Pressed to address the reasons his group supports the transfer, Cross said the residents he represents want to see a restaurant, bar or other night-time business to help boost up the area: “That part of our neighborhood dies after 5 pm.”

Cross said Old Goucher is “very comfortable” with the concept of the establishment that Parrish has in mind.

And what of the legal issues? As Moore pointed out, since the business has been closed for more than 180 days, under the law “this license is effectively dead.”

The applicant’s attorney Melvin J. Kodenski, promised to prepare a legal brief citing case law he said would give the board latitude to make an exception to the 180-day rule based on the kind of delays the applicant experienced.

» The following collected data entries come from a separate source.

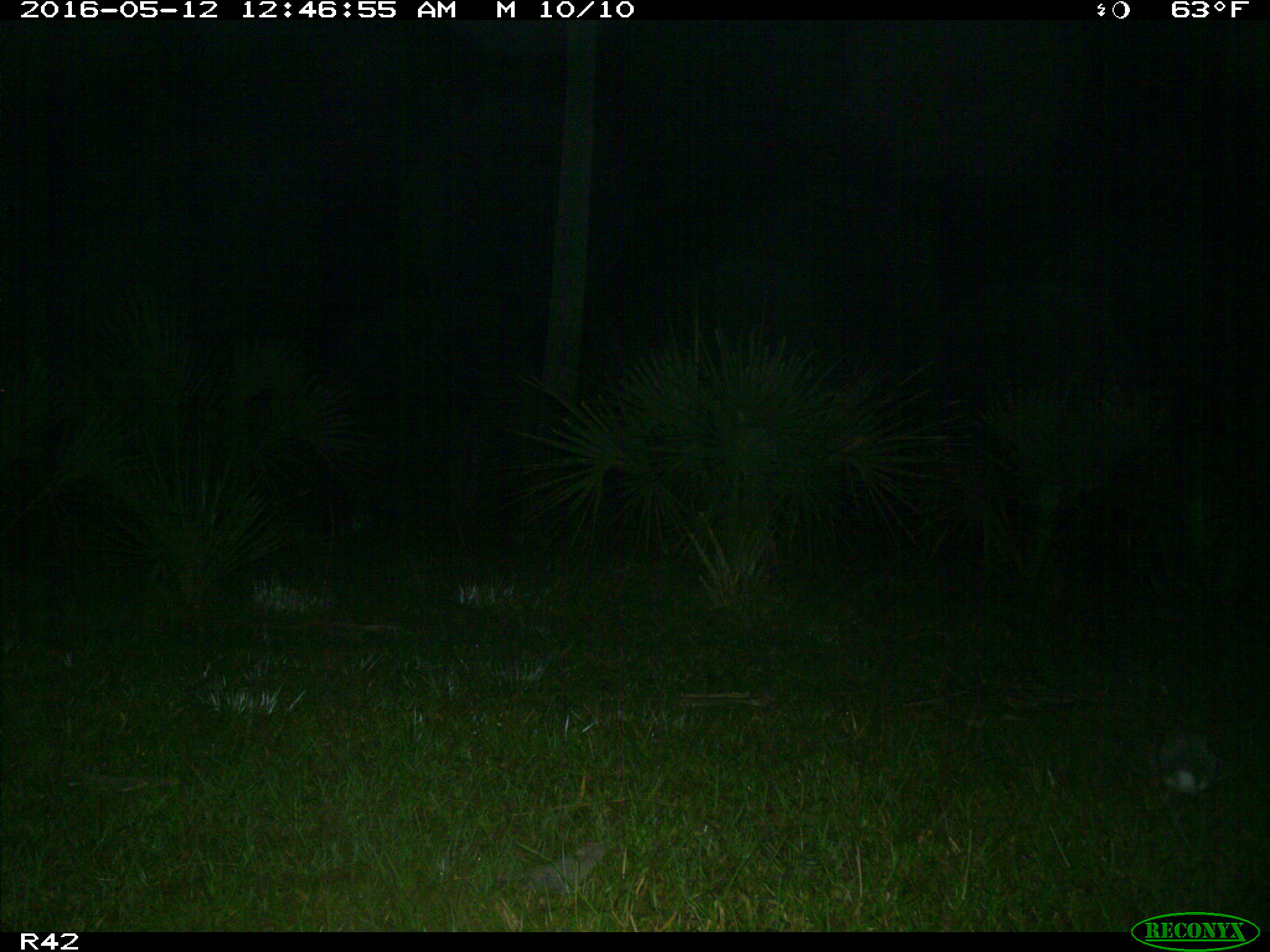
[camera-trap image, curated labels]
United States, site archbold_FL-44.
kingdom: Animalia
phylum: Chordata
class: Mammalia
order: Lagomorpha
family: Leporidae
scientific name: Leporidae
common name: rabbits and hares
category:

(Kodenski doesn’t have much of a case in the opinion of Community Law Center lawyer Rebecca Lundberg Witt, who offered her analysis in the latest installment of her watchdog blog, “Booze News.”)

Hoarder Space

Parrish told the commissioners that the poor condition of the building and other problems he encountered on the project were things he could not have anticipated when he bought it.

“We took bedsheets off the wall covering structural problems. . . there were goods and memorabilia collected over 30 years. It was 10,000 square feet of hoarder space,” Parrish said, adding that he sold some items and removed “a Dumpster a day for 30 days.”

He said he has put $150,000 into the project, not including acquisition, and will need a $1 million investment to complete it.

Parrish blamed his failure to open the business on those problems as well as delays getting an electrical line installed.

Bar Concept Up in the Air

But what kind of business will it be? That question was addressed by Christopher S. Willoughby, who described himself as “special advisor to the Parrish family of companies.”

Charles Village Civic Association president Sandy Sparks, at right in red scarf, testifies against the license transfer requested for 2022 N. Charles Street. (YouTube)

Charles Village Civic Association President Sandy Sparks, at right in red scarf, testifies against the license transfer requested for 2022 N. Charles Street. (YouTube)

“As far as the building plan,” Willougby said, “there will be a first-floor assembly area in compliance with the liquor license. And 2nd and 3rd floor commercial structures that are not part of that assembly area.”

As for the concept of the business, he said, “I don’t know that we’ve made a final determination on that.”

But he added, “I think I can say that the business will be based on the good character of the persons who are going to own it.”

Parrish pleaded with Ward, saying that if he loses the license, his investment and work to date will be moot and “the building will sit empty.”

Ward said the commissioners will consider the testimony and Kodenski’s legal brief and make a ruling at their next meeting.

He told Parrish that he had read the file, including the testimonial of letter writers who said they thought his project would help revive a blighted neighborhood.

“They were very laudatory of you,” he told the applicant, “but it looks to me like maybe you bought something that you shouldn’t have bought.”